You may, like me, be curious about what happened during the Great Credit Crunch. You may, like me, have the feeling we reached a financial precipice, peeking over the edge into the abyss. But before falling in we blacked out and woke up in the hospital, a thick IV needle in the arm, tired and confused but otherwise basically OK, thinking, “But, but, but, wha, what happened back there?”
Andrew Ross Sorkin wants to answer this question for us in Too Big to Fail, his bestselling account of the eight most dramatic months of the Great Credit Crunch. It begins in March 2008 with the demise of Bear Stearns, peaks the week of September 15 2008 (Lehman declared bankruptcy, Bank of America agreed to purchase Merrill Lynch, and AIG got its first $85 Billion bailout by the Federal Reserve) and ends in October 2008 with the mandatory TARP investments by the US Treasury in nine systemically important – aka Too Big To Fail – banks.
Sorkin covered the crisis for The New York times via his Dealbook column, and has a lot to offer us as that front-line journalist, under nearly war-time conditions of high stakes and daily – even hourly -changing conditions. For sheer personal access to the leading protagonists, as well as the rendering of real-time conversations, Too Big To Fail is a helpful first brush at history. No doubt the movie attracted even more attention than the book, because, well, most people would rather watch a movie than read.
For all the attention and acclaim he received for his A-list account of the Great Credit Crunch, however, Sorkin has two big problems. The first is a minor stylistic issue, the second a fundamental difficulty.

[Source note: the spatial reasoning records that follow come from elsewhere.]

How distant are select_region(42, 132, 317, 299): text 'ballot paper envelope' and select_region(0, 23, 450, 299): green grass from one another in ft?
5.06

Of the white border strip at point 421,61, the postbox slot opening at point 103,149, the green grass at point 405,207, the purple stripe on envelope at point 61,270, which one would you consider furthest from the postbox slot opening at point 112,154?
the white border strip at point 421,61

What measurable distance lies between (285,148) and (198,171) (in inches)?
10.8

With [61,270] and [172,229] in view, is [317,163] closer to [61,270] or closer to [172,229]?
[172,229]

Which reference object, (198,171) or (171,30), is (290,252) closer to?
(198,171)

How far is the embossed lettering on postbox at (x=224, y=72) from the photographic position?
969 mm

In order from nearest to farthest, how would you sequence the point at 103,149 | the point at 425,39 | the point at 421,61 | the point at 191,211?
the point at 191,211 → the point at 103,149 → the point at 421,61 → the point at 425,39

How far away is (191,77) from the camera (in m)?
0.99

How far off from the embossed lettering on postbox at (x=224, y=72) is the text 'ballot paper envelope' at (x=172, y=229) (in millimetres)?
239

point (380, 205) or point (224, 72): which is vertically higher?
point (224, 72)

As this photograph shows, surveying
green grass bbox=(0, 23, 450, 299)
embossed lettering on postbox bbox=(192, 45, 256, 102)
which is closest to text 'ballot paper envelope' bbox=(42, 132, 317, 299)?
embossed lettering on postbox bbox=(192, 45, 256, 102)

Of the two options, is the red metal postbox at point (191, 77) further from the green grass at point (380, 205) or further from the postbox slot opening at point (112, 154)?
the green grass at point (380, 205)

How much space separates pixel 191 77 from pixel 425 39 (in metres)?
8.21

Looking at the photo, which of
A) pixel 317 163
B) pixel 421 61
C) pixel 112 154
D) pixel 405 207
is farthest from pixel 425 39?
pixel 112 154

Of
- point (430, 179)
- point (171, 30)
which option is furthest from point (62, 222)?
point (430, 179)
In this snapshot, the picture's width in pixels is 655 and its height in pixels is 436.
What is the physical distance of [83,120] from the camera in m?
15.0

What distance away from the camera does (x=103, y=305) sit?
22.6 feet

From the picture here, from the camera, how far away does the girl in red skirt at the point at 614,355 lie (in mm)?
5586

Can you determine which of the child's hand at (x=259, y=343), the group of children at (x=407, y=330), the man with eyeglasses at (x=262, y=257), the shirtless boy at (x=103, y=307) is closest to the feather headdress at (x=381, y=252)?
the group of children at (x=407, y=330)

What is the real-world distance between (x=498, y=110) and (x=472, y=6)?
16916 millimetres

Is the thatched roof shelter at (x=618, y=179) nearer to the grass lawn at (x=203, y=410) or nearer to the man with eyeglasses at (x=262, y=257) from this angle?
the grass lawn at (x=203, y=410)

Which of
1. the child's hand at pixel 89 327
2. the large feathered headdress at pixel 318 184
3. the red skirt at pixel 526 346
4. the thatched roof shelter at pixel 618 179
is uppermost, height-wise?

Look, Sorkin had a problem in writing this book; namely, how to make concrete action out of events that took place primarily on the financial ledgers of governments and banks. These ledgers do not exactly provide riveting visuals, and I definitely get the feeling Sorkin planned to sell the movie rights before he finished Chapter One. So visuals were key to his plan. As a way to create cinematic action Sorkin highlights every swift swipe of the Blackberry from Hank Paulson’s pocket, every frenzied snatch for the phone while riding in a Town Car zooming away from the Federal Reserve. There’s a lot of gasping and ‘Oh my God!’ horrified looks as bank executives read the latest risk report on their phones from their loyal lieutenants. Paulson’s phone in particular plays a fetishistic role in the book, constantly moving from his ear to his pocket and back. It’s just a quirk of style on the one hand (movie rights must be sold!) but it is nevertheless distracting and silly. Sorkin tries to show the high stakes danger facing Paulson and his deputy Neil Kashkari, but instead merely brings to the reader’s mind Crockett & Tubbs shouting into their oversized car phones, buzzing the Day-Glo storefronts of Miami in 1985.
The more fundamental problem with Too Big To Fail stems directly from Sorkin’s strength as a New York Times journalist – his access to financial executives and government officials. They needed him to tell their story, and he needs them to write his story, but their pact of mutual benefit results in a narrative with no bad guys. In Sorkin’s story, every Dick Fuld, every Tim Geithner, every Lloyd Blankfein and every Jamie Dimon is just a high powered guy with a Blackberry doing his darndest to survive this financial firestorm. They gave extraordinary access to Sorkin, they will give extraordinary access to Sorkin in the future, and there’s really no point in painting any of them in a negative light, now is there?
Hank Paulson made this book happen through repeated interviews with Sorkin, in his attempt to get his (Paulson’s) version of the crisis on the record first. As a result, the one exception to Sorkin’s rule of mutual benefit is Chris Flowers, who clearly got so under Hank Paulson’s skin (their historic antagonism goes back to the ‘90s when both were at Goldman) Sorkin shows him as the backstabbing, untrustworthy thief that he probably is. In this case, Sorkin risks an unflattering portrayal (and really, the shocking thing is that ONLY Flowers is shown in this light) because he needs to present Paulson’s version of the truth. Reading Too Big to Fail I kept thinking that the Wall Street I know has got a lot more unsavory characters than just Chris Flowers.
I do not mean to imply that I prefer a book bashing the heads of Wall Street firms. There are plenty of those, and frankly they’re even less helpful than Sorkin’s book. What we do need, however, is some analysis that might make Sorkin’s sources uncomfortable. We need a chronicler of the Great Credit Crunch to contextualize what happened, to explain the forces at work that put us in this situation in March 2008 in the first place. Less necessary is Sorkin’s entire book – which can be summed up as: ‘There were a bunch of aggressive but basically good guys working late nights and weekends to save their bacon and that of their firms, and it was really scary but kind of exciting to be there with them.’
If you read the news as obsessively as I did during that period, you know the basic facts, and Sorkin tells us a lot more basic facts of who said what to whom, and when, and what late model Blackberry they used. But now we’re lying groggy in the ICU with that thick IV muttering, “OK, I know WHAT happened, but WHY?”